Saved data entries:
____________

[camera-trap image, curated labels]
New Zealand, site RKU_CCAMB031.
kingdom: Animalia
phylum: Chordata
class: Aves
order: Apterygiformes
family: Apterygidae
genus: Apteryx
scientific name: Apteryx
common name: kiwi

____________

**How to complete this task**
All entries should be given again precisely as they appear above.

**Solution below**
[camera-trap image, curated labels]
New Zealand, site RKU_CCAMB031.
kingdom: Animalia
phylum: Chordata
class: Aves
order: Apterygiformes
family: Apterygidae
genus: Apteryx
scientific name: Apteryx
common name: kiwi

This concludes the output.